Başarı sadece para ile mi gelir?

Sayın Aydınlık okurları ve sayın futbolsever kardeşlerim... Süper Lig'de yaz transfer dönemi açıldı, birkaç değerli kulüp başkanımız daha transfer döneminin yarısına dahi gelmemişken "Önümüzdeki sezon şampiyon olacak bir takım varsa o da bizim takımımız" demeye başladı. Hatta, bazı başkanlar öyle bir üslup kullanıyor ki "Benim kulübüm, benim takımım" diyenine de rastlıyoruz.

Büyük bir motivasyon ile gelecek sezon şampiyon olacaklarını söyleyen ve başarıdan bir hayli emin olan kulüp başkanlarını böyle düşünmeye iten şey nedir diye düşüncelere daldım.
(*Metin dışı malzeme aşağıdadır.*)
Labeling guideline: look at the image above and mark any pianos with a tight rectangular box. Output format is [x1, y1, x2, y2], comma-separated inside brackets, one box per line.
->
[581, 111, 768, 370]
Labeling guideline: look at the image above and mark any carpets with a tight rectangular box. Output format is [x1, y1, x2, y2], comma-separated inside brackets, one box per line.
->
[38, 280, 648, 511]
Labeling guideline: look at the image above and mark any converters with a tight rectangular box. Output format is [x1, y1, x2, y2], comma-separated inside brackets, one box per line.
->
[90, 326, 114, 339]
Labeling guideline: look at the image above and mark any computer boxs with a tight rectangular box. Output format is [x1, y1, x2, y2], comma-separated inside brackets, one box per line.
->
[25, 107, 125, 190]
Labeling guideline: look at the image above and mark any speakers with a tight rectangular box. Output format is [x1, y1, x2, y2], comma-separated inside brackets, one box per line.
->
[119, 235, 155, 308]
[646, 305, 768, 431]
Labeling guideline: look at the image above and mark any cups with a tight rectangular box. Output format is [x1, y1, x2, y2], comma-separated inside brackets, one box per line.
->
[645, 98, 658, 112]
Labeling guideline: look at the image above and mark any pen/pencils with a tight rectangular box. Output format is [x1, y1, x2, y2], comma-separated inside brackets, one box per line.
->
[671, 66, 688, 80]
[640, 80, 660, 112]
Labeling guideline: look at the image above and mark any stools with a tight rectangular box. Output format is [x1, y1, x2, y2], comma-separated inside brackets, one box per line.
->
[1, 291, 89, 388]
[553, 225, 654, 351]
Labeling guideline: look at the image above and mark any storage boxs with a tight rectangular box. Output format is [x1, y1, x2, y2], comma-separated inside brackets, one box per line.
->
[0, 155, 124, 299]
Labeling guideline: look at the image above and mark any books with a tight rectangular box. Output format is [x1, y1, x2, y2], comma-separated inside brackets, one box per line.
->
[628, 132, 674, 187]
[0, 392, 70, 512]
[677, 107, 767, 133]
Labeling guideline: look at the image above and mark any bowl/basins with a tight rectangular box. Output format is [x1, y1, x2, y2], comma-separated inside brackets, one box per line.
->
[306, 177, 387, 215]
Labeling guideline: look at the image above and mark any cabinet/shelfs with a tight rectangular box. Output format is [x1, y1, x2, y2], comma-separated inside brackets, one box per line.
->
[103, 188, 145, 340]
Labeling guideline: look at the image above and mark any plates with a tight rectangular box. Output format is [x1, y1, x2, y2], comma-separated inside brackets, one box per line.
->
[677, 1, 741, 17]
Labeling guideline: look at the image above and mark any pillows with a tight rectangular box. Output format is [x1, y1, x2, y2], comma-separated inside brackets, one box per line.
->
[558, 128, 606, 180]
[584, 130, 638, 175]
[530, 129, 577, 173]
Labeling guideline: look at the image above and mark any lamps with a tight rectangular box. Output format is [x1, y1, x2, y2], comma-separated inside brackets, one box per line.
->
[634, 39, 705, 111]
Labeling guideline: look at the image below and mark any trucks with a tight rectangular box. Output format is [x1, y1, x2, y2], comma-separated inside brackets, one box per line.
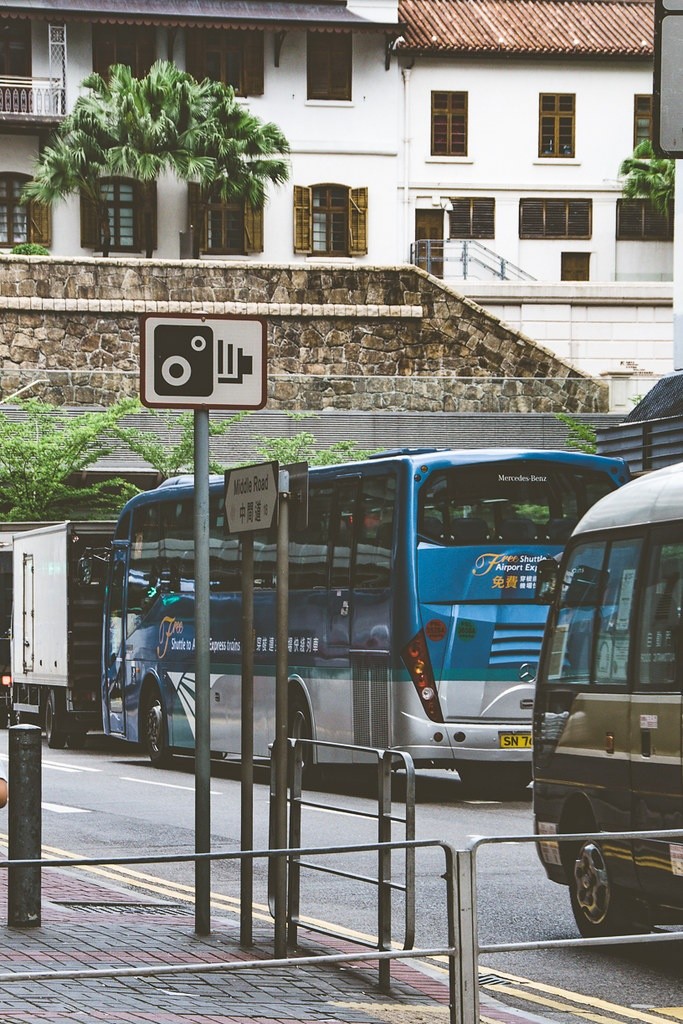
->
[1, 518, 120, 750]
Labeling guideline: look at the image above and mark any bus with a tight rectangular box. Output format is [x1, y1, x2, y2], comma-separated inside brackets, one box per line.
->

Takım kadroları henüz belirlenmeden yapılan "Şampiyon biz olacağız." açıklamalarının ardından kenara çekildim, düşünce kuyusuna verdim kendimi. Zor da olsa, 1800'lü yıllardan günümüze ulaşan bir cümle ile uyandım düşüncelerimin arasından. "Para, para, para" dememiş miydi Napolyon Bonapart o tarihlerde...

SÜPER LİG'DE GEÇMİŞE BİR GÖZ ATTIĞIMIZDA...

Kulüplerimizin başkan ve yöneticileri her sorunu para ile çözeceğini düşünedursun, gelin geçmişten iki örneği inceleyelim.

Güzel Türkiyemizin şirin şehri yeşil Bursa ve Bursaspor'un 2009-2010 sezonunda elde ettiği şampiyonluğu unutmak mümkün mü? Milyonlarca futbolsever; Bursaspor'un büyük paralar harcamaksızın, kalitenin yanına birlik ve beraberliği eklediğinde mutlu sona nasıl ulaştığını heyecanla takip etmişti. Bursaspor, Süper Lig'de "Dört Büyükler"den sonra şampiyon olan ilk kulüp olmuştu.

Trabzonspor'un son şampiyonluğunu da unutmamak gerekir sayın okurlarım. Karadeniz ekibi, bütçesini dengeli kullanarak, parasını son kuruşuna kadar harcamadan, 2021-2022 sezonunda Süper Lig'de rahat bir şampiyonluk elde etti.

BİZİM İÇİN ÖNEMLİ OLAN...

Napolyon gibilerinin kitabında para vardı. Milletimiz ise zor zamanlardan hep birlik ve beraberlik sayesinde çıktı. Kurtuluş Savaşımızda Mustafa Kemal Atatürk'ün önderliğindeki askerlerimiz, birçok ülkenin işgalci ordularına karşı bu anlayışla mücadele etti.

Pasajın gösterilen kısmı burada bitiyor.